Page excerpt -
━━━━━━━━━━━━━━━━━━━━━━━━━━━━━━
Surprisingly, different from the cubic system, removing the formula altogether from the trigonal reconstruction model’s input actually performs slightly better (as measured by SSIM and PSNR) than randomly dropping one element from the composition information. For instance, the *No Formula* reconstruction for ErNi_{3} is more successful than the *Drop One* (Er) reconstruction in Fig. 5b. It is also interesting to note that even the *No Formula* version of the cubic model performs better than the *Baseline* (full information) version of the trigonal model: this indicates that (at least using our model design), the cubic system is easier to solve than the trigonal system.

## Discussion

This is a successful attempt at large-scale reconstruction of crystals in the cubic and trigonal systems. This is significant because it can pave the way for fully automated solutions to crystal structures from powder XRD data, potentially speeding up materials discovery and analysis by orders of magnitude. Furthermore, even if the structure initially predicted by our method is not correct, it can still be used as a first guess in the iterative refinement process, or we can even re-sample from the latent space to generate another candidate (since we use a variational approach).
━━━━━━━━━━━━━━━━━━━━━━━━━━━━━━
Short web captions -
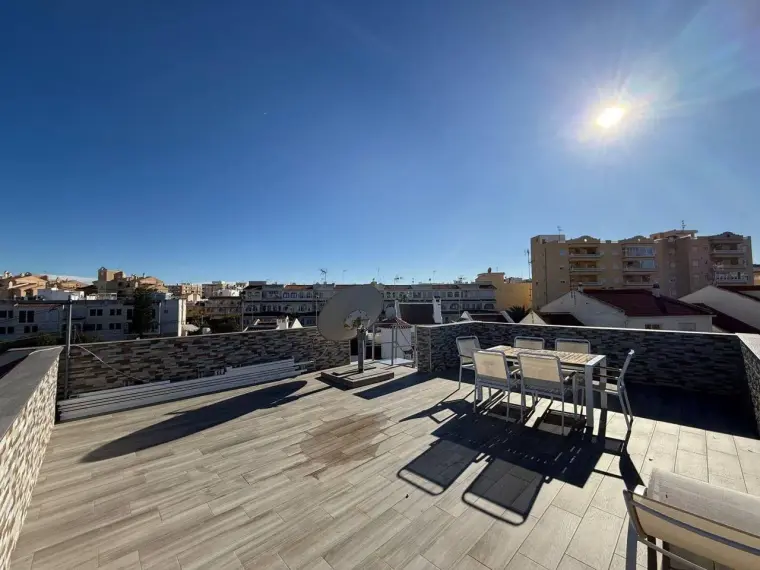 BEAUTIFULLY RENOVATED HOUSE – LONG-TERM RENTAL IN AGUAS NUEVAS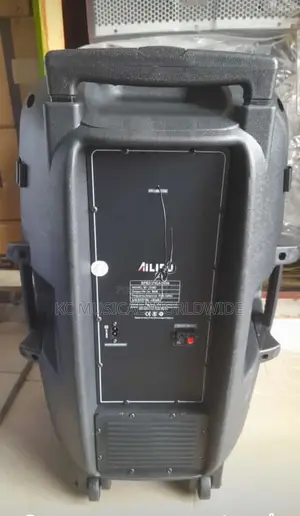 Alipu Public Address System 15"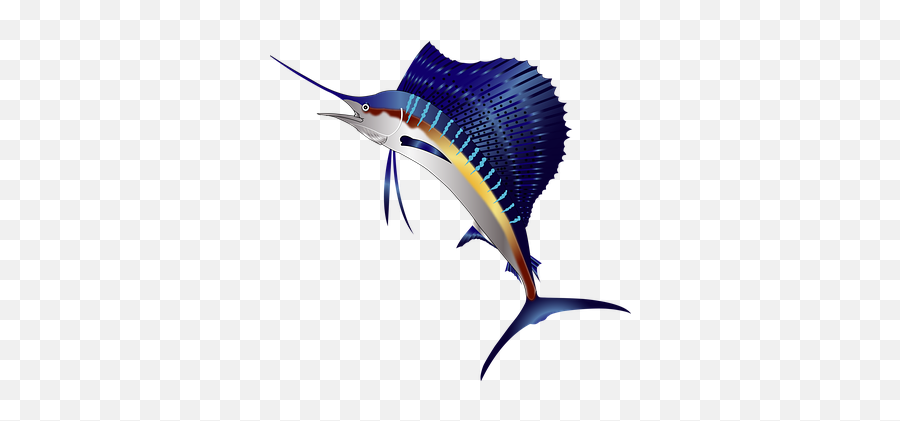 Free Swordfish Marlin Images - Swordfish Emoji,Swordfish Emoji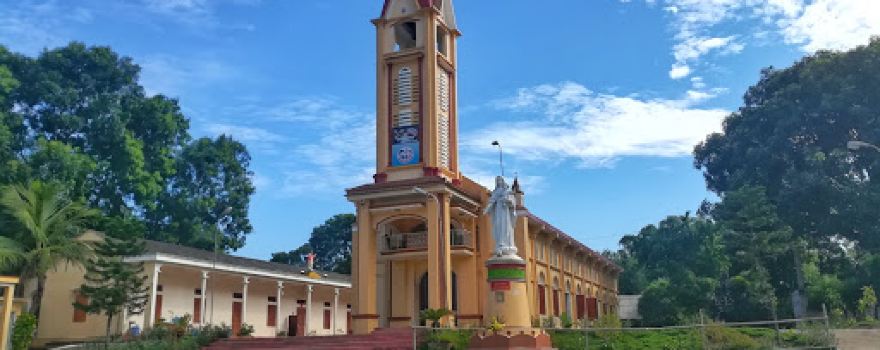 Nhà Thờ Giáo Họ An Phú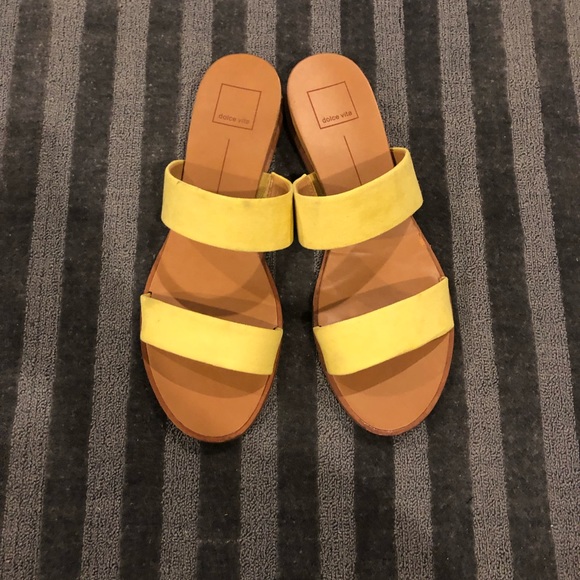 Dolce Vita Piri Sandals size 10 - Picture 4 of 7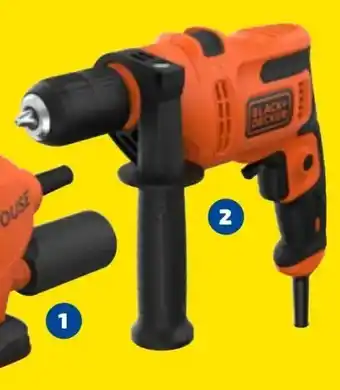 Davidsen Black & decker slagboremaskine tilbud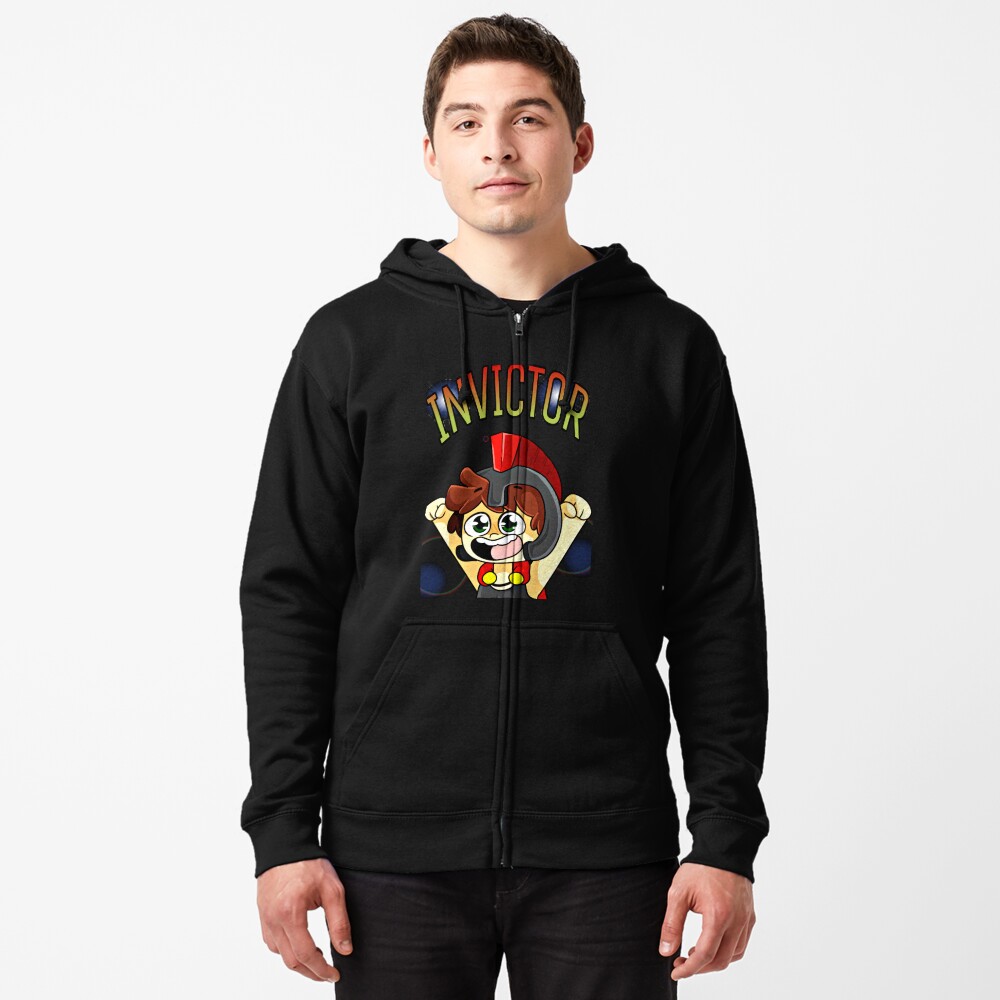 Item preview, Zipped Hoodie designed and sold by GadirMilenario.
━━━━━━━━━━━━━━━━━━━━━━━━━━━━━━
Aim of the exercise -
Output the crystal reconstruction passage again, word for word and in full.

Response to this task -
Surprisingly, different from the cubic system, removing the formula altogether from the trigonal reconstruction model’s input actually performs slightly better (as measured by SSIM and PSNR) than randomly dropping one element from the composition information. For instance, the *No Formula* reconstruction for ErNi_{3} is more successful than the *Drop One* (Er) reconstruction in Fig. 5b. It is also interesting to note that even the *No Formula* version of the cubic model performs better than the *Baseline* (full information) version of the trigonal model: this indicates that (at least using our model design), the cubic system is easier to solve than the trigonal system.

## Discussion

This is a successful attempt at large-scale reconstruction of crystals in the cubic and trigonal systems. This is significant because it can pave the way for fully automated solutions to crystal structures from powder XRD data, potentially speeding up materials discovery and analysis by orders of magnitude. Furthermore, even if the structure initially predicted by our method is not correct, it can still be used as a first guess in the iterative refinement process, or we can even re-sample from the latent space to generate another candidate (since we use a variational approach).